Il successo della versione digitale dello strigo era talmente solida che nemmeno le parole velenose del suo creatore lo scalfirono, spingendo Sapkowski prima a realizzare un nuovo romanzo della saga letteraria, accolto tiepidamente, e infine ad avviare un contenzioso legale contro la software house, chiedendo un risarcimento per mancato profitto legato ai guadagni legati ai videogiochi.

Causa ovviamente persa, ma che ha reso Sapkowski inviso ai fan di Geralt di Rivia, che considerano CD Projekt RED come il vero responsabile del successo del personaggio.

The Witcher di Netflix

L’incredibile impatto di The Witcher nel mondo letterario e soprattutto nel comparto videoludico non poteva lasciare indifferente il mondo della serialità televisiva. Nella sua continua ricerca di nuovo proposte, Netflix non ha mancato di vedere nella saga di Geralt di Rivia una potenzialità incredibile da sviluppare in una serie.

Affidandosi al carisma di Henry Cavill, il Superman dell’universo cinematografico DC da poco conclusosi con The Flash, Netflix ha portato sul piccolo schermo il mito di The Witcher. Per la creazione di questa serie si è deciso di non affidarsi alla più celebre declinazione videoludica del personaggio, ma si è puntato alla versione originale di Sapkowski.

Una scelta che si è estesa anche alla presenza della meccanica narrativa dei diversi salti temporali, che se era risultata complessa nelle prime letture del personaggio, nella sua dimensione televisiva si è  mostrata di ancora più difficile gestione. Dopo un’iniziale confusione da parte degli spettatori, che hanno criticato anche una non perfetta realizzazione degli effetti speciali.

La presenza di Cavill è stata tuttavia sufficiente a creare una grande curiosità per questa declinazione di The Witcher. Un’attenzione che ha spinto Netflix a non limitarsi alla serie, ma a sviluppare ben due spin-off, il film d’animazione Nightmare of the Wolf, che racconta del maestro di Geralt, Vesemir, e il film prequel Blood Origin, che si prefigge di svelare le origini dei rituali per creare i witcher.
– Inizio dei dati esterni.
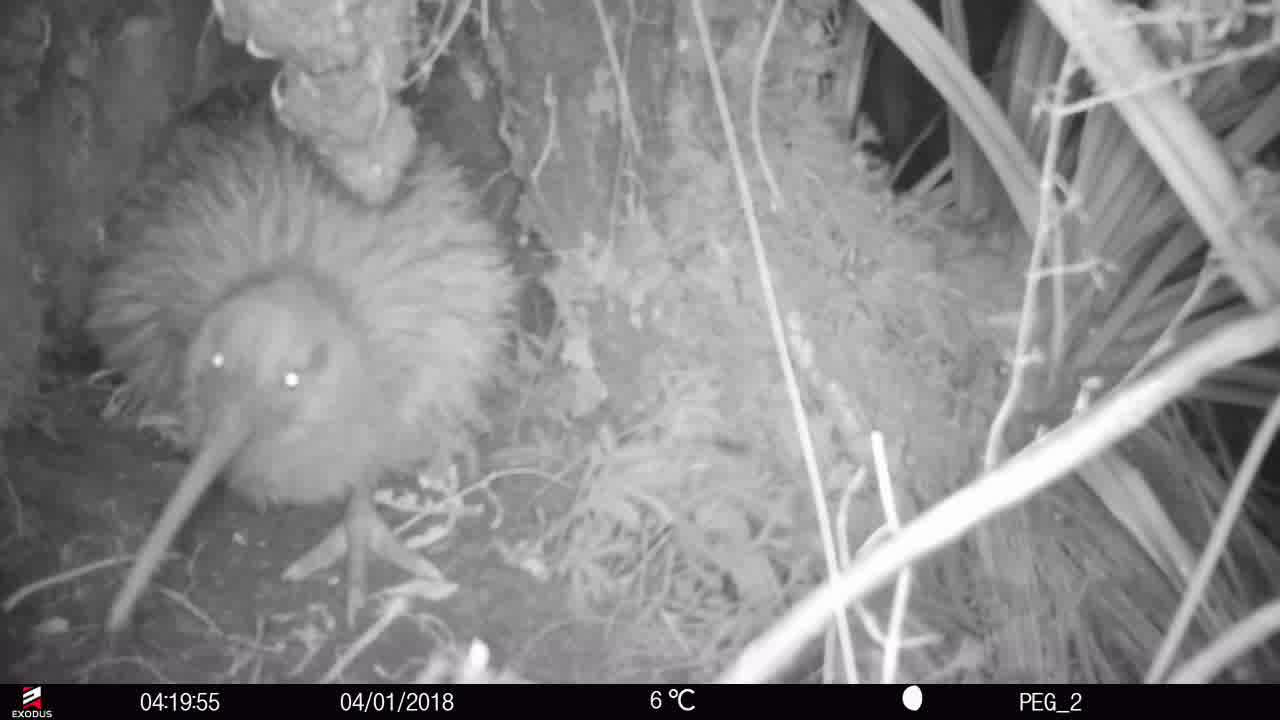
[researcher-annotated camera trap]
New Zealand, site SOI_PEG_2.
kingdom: Animalia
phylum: Chordata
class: Aves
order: Apterygiformes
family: Apterygidae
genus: Apteryx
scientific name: Apteryx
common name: kiwi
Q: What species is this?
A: Kiwi (Apteryx).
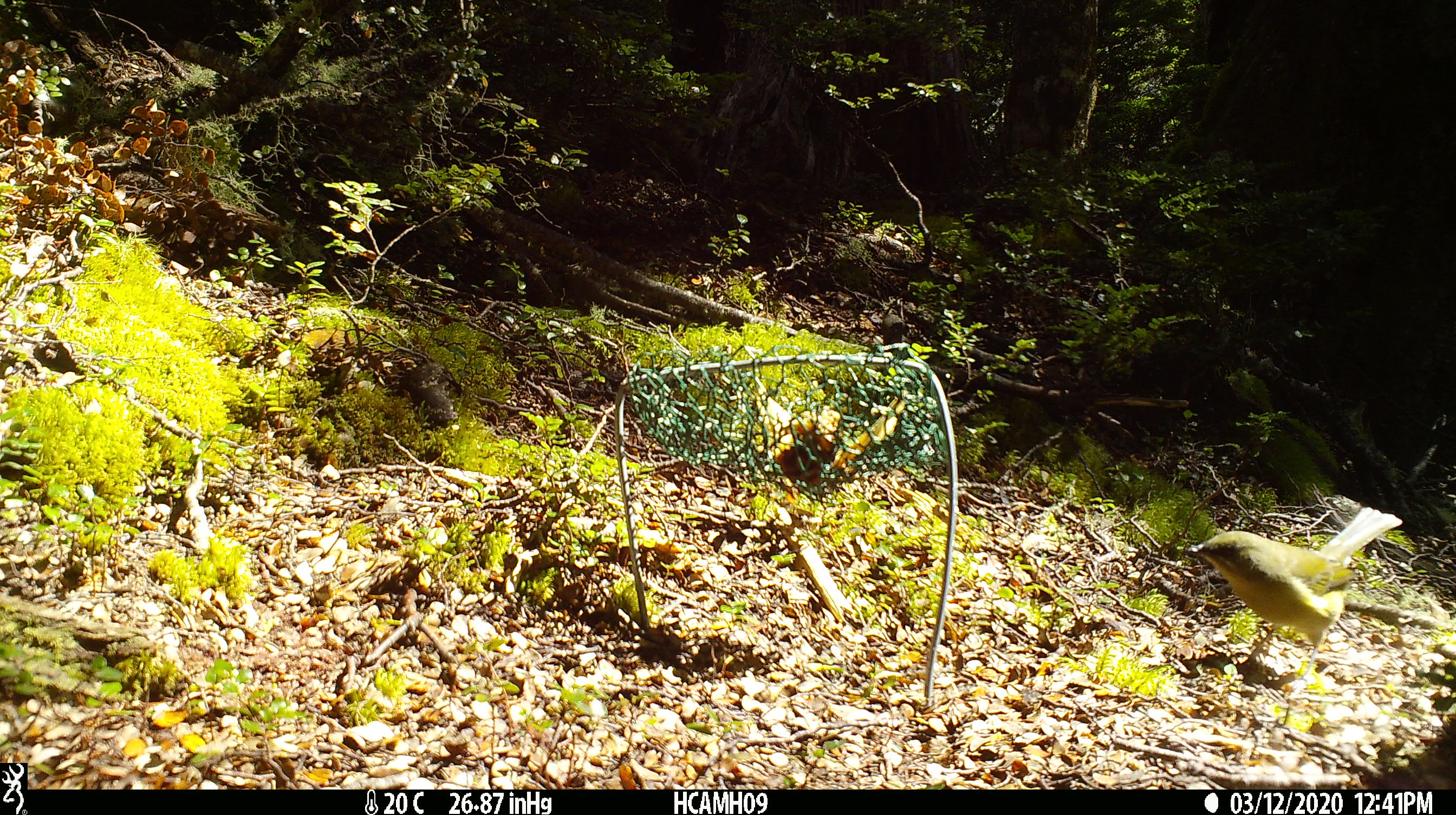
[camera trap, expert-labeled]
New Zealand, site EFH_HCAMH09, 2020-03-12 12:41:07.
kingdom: Animalia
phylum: Chordata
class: Aves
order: Passeriformes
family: Meliphagidae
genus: Anthornis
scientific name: Anthornis melanura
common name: new zealand bellbird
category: bellbird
A complicare il futuro della serie di The Witcher è arrivato l’abbandono di Henry Cavill, che dopo la terza stagione non sarà il più volto di Geralt. Si sono teorizzati diversi motivazioni per queste scelte, dalla sua speranza di essere nuovamente Superman nei film DC a contrasti con la produzione, soprattutto considerando come Cavill, noto appassionato del personaggio e nerd dichiarato, abbia sempre mostrato un fortissimo affetto per Geralt.

Ad ereditare le due spade dello strigo sarà Liam Hemsworth, che indosserà il medaglione di Geralt a partire dalla quarta stagione.